# Calculate Standard Error over averaged responses or raw responses?

#### RyanB

##### New Member
Hi,

I would like to calculate the standard error of my Dependent Variable. However, I have psycholinguistic data, which uses multiple ppts and multiple items. Thus, there are 2 ways of doing this: either by calculating SE over averaged responses (example 1) OR by calcualting SEs over raw responses (Example 2)

1. Average over items by participant (as in Table 1). Then calculate mean and SE from this table.
Table 1.

..which gives mean 62.67 and SE = 16.63

2. List each observation on its own row (as opposed to average observation by ppt) - as in Table 2.
Table 2:

Because N is greater in example 2, the SE will be different (Mean =62.67 ; SE =17.3 ). The example I give is very simple, but the fact you can get different SEs is important - especially if I were using SE to compare means in two different conditions. My question is, which method is best for calculating the Standard Error?

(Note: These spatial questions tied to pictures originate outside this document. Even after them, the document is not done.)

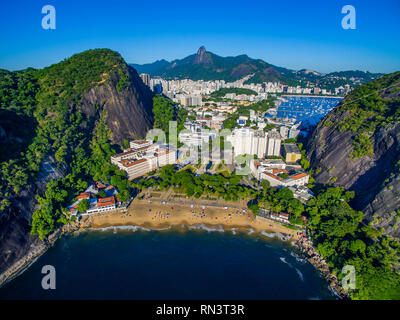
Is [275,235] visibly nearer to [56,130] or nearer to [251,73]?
[56,130]

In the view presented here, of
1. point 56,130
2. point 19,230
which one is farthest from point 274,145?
point 19,230

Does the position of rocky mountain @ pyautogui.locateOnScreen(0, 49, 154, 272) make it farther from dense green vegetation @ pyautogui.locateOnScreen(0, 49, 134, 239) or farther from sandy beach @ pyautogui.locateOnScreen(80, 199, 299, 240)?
sandy beach @ pyautogui.locateOnScreen(80, 199, 299, 240)

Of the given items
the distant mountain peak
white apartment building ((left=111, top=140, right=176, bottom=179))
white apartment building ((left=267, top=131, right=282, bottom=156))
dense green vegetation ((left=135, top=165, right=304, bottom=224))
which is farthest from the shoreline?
the distant mountain peak

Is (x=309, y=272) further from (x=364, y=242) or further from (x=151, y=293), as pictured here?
(x=151, y=293)

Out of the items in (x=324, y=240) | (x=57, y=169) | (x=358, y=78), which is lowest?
(x=324, y=240)

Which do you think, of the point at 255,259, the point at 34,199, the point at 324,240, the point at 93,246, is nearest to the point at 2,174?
the point at 34,199

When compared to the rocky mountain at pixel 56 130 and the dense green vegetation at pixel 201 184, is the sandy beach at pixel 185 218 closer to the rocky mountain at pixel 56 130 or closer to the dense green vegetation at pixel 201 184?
the dense green vegetation at pixel 201 184

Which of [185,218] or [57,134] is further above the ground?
[57,134]
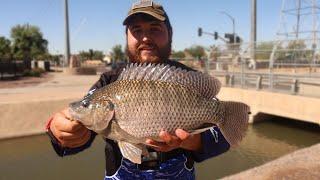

Many thanks! Altohugh this is a simple Q, I really appreciate any insights.
Ryan

#### Attachments

• 7.4 KB Views: 2
Last edited:

#### obh

##### Well-Known Member
Hi,

First, if this is a sample data you need to calculate Sample Standard Deviation using (n-1) instead of n.

What is PPT? anyway if you want to calculate the standard deviation of a dependent variable you need to use all the data (table2)

Mean:62.66667 S:18.371173

#### RyanB

##### New Member
Thank you for your response - it makes sense! PPT refers to participant (i.e., PPT 1 is data observed from first participant ,whereas PPT 2 is data from second participant, and so on). I expected this was the answer, but it is interesting because a lot of standard text books don't discuss this issue: they simply present the summary data which averages a response for each participant (i.e., they have already averaged over items, as in example 1), and calculates SE from there (as in Example 1, above) - but I understand that would be the wrong approach and that the approach used in Example 2 is best practice. It would be good if such textbooks provided a footnote to explain this.

Many thanks,
Ryan

#### obh

##### Well-Known Member
Do you mean all the observations of PPT1 are for the same person? say PPT1 - person1, PPT2 person2 etc ?

#### RyanB

##### New Member
Yes, that's correct. Is example 2 still the best way to calculate SE?

#### RyanB

##### New Member
OK so it's example 1? Or is there even a 'correct' choice? Example 2 might be more appropriate because it doesn't throw any data away i.e., it is calculating variance of every observation from the average. On the other hand, if we aren't allowed to use multiple responses from the same participant, then Example 1 would be more appropriate.

#### obh

##### Well-Known Member
Okay, now I understand your question ...

let's go to the edges:

example A. If this is repeated sample:
PPT1, condition A, item1, 33
PPT1, condition A, item1, 31
PPT1, condition A, item1, 35

In this case, it makes sense to take first the averages then calculate the standard deviation of the averages. Table1.

example B. If this would be a different random sample from the population, different PPTs , in this case, it makes more sense to use Table2.

PPT1, condition A, item1, 33
PPT2, condition A, item2, 31
PPT3, condition A, item3, 35
PPT4, condition A, item4, 33
PPT5, condition A, item5, 31
PPT6, condition A, item6, 35

In your example, I assume both options are statistically correct.
Now the question is "what do you want to show?"

If you expect a similar result for any item and condition, and the variance is mainly because of the person it is more like example A.
Then the standard deviation will be by PPT.

If you expect a different result for any item or condition it is more like example B.

#### obh

##### Well-Known Member
OK so it's example 1? Or is there even a 'correct' choice? Example 2 might be more appropriate because it doesn't throw any data away i.e., it is calculating variance of every observation from the average. On the other hand, if we aren't allowed to use multiple responses from the same participant, then Example 1 would be more appropriate.
I updated my answer, is it clear now?
"Table1" doesn't throw any data away, it just uses it in a different way

Both options are "correct" it is the question what do you want to show.

Another simple example of tests results:

subject,#students, mark
history,1000,80
Math,10,90

The average of any test at school is (1000*80+10*90)=80.099
The average of the subject mark is (80+90)/2=85

Both averages are correct, it is only the question of what do you want to show

Last edited: